Similarly, MacCambridge highlights other contributions of Rozelle Pete to the architecture of American football. Rozelle engineered NFL operations in a way that made the Super Bowl become a secular holiday by devising “Monday Night Football” through socialism, or what MacCambridge calls “equality of opportunity for all” (MacCambridge 237). Football took over Sundays in living rooms and bars worldwide with citizens shunning church, staying at home to bow to football at the altars of plasma screens. MacCambridge points out that television was the most major reason for the dominance of football. Consequently, billionaires invest massively in League is due to its high television ratings, a lot of television money, exclusive sponsorships, most profitable gains from gamblers, and general fan enthusiasts. However, the publicity of football through national television was majorly affected when Rozelle had football played on television on the weekend of John F. Kennedy’s assassination since it brought a lot of criticism on football (MacCambridge 256). Pete did not recognize the influence of politics on national television until then, and he learned how to recognize the fact that the NFL came after politics. MacCambridge presents the drug scandals among players, “too much craziness and too much women” (389) then, federal lawsuits that Howard Cosell called the NFL’s status as a “duly adjudicated illegal monopoly” and the endless labor laws that put NFL in jeopardy.

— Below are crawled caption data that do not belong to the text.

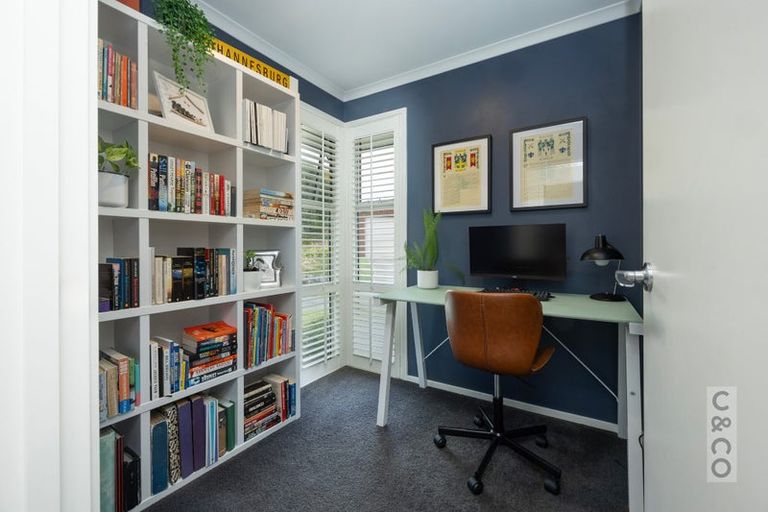 Photo of property in 58 Muriwai Road, Waimauku, 0812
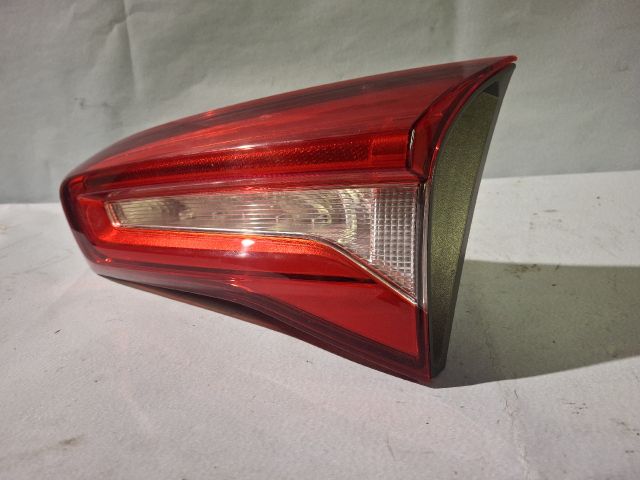 bontott FORD FOCUS IV Jobb Belső Hátsó Lámpa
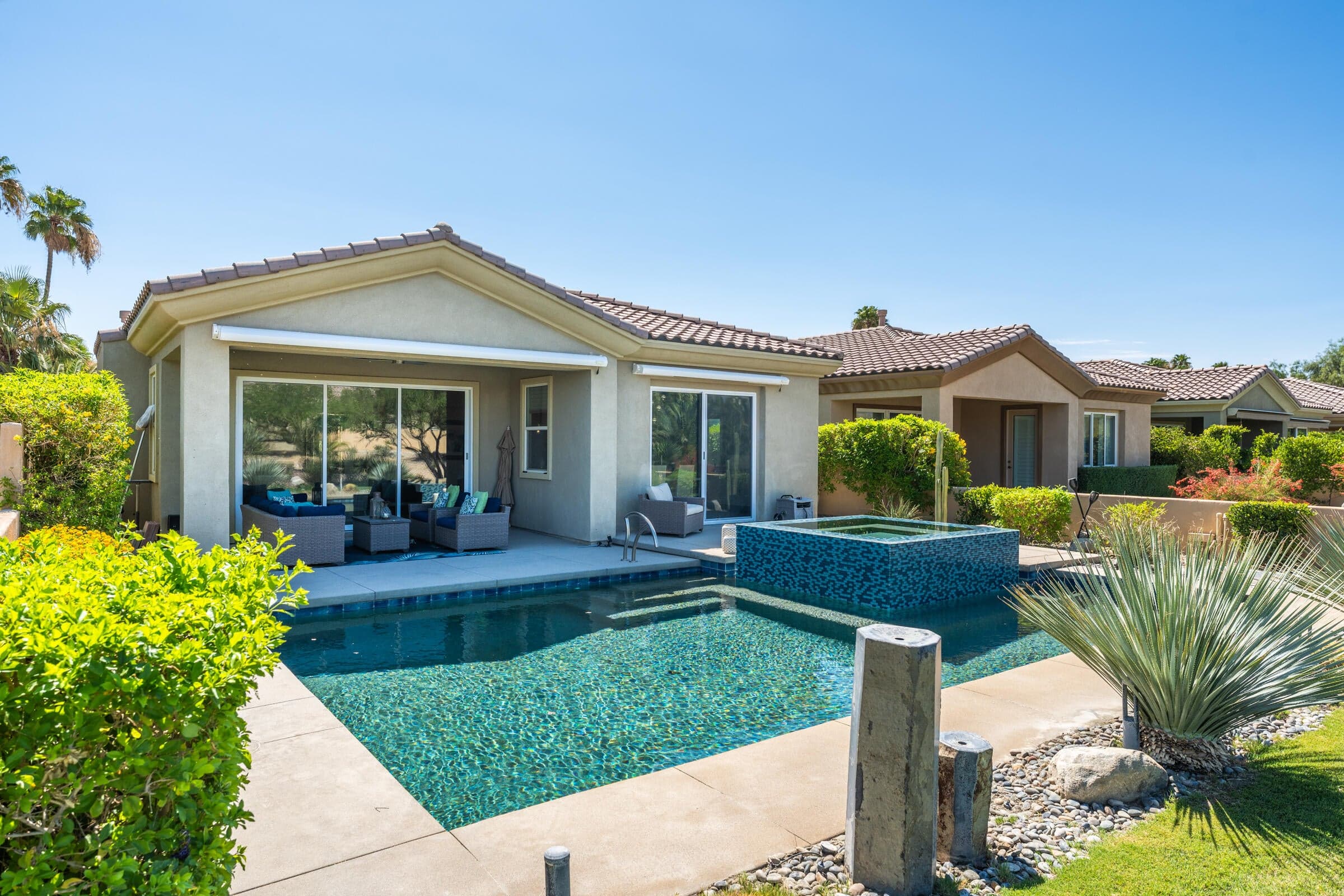 Custom tiled Pool and Spa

In conclusion, “America’s Game” is a well-researched book and a compilation of well-woven tales of the larger story of how NFL came to be. It gives an account of each league commissioner’s contributions to the NFL and the history of the development of the franchises that are present hitherto. Essentially, MacCambridge points out that, more than baseball, football is a game made for television. It is also a game that thrives best in parity in terms of equity of revenue, proper management, and salary caps, keeping the fans and owners interested in the game. Besides, as compared to other sports, MacCambridge shows that labor peace and visionary leadership are essential for the game’s prosperity. The book is highly recommendable to anyone interested in the National Football League, football in general, and its history.
Works Cited
MacCambridge, Michael. America’s game. Anchor, 2008.
Sandomir, Richard. “America’s Game”: The Real National Pastime. The New York Times Nov.7,2004.